▼
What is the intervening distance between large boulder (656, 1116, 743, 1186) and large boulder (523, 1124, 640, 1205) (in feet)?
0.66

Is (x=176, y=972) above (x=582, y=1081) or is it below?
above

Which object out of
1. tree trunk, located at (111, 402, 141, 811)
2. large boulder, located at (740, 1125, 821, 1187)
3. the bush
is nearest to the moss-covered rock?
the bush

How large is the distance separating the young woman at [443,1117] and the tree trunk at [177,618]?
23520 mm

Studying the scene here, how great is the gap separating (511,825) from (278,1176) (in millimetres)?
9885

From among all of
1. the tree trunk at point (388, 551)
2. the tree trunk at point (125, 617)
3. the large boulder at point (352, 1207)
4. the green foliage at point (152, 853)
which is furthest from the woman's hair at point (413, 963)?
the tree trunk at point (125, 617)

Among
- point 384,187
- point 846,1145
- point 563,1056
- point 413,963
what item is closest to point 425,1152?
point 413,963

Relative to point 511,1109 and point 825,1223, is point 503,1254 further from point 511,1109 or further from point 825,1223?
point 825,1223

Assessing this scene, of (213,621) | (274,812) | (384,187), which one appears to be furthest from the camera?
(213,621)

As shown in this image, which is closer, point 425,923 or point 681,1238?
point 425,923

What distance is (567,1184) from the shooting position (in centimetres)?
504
▲
Work instructions>
Reproduce all of the records above word for word, keeping every line unchanged and in its original order.

Final answer>
What is the intervening distance between large boulder (656, 1116, 743, 1186) and large boulder (523, 1124, 640, 1205) (in feet)?
0.66

Is (x=176, y=972) above (x=582, y=1081) or is it below?
above

Which object out of
1. tree trunk, located at (111, 402, 141, 811)
2. large boulder, located at (740, 1125, 821, 1187)
3. the bush
is nearest to the moss-covered rock?
the bush

How large is the distance separating the young woman at [443,1117] and the tree trunk at [177,618]?
23520 mm

Studying the scene here, how great is the gap separating (511,825) from (278,1176) (in millimetres)?
9885

From among all of
1. the tree trunk at point (388, 551)
2. the tree trunk at point (125, 617)
3. the large boulder at point (352, 1207)
4. the green foliage at point (152, 853)
which is furthest from the woman's hair at point (413, 963)?
the tree trunk at point (125, 617)

Among
- point 384,187
- point 846,1145
- point 563,1056
- point 413,963
what item is closest to point 425,1152?
point 413,963

Relative to point 511,1109 and point 825,1223, is point 503,1254 further from point 511,1109 or further from point 825,1223?
point 825,1223

Assessing this scene, of (213,621) | (274,812) | (384,187), which one appears to be furthest from the camera?
(213,621)

As shown in this image, which is closer, point 425,923 or point 681,1238?
point 425,923

What distance is (567,1184) from the shooting position (in centimetres)?
504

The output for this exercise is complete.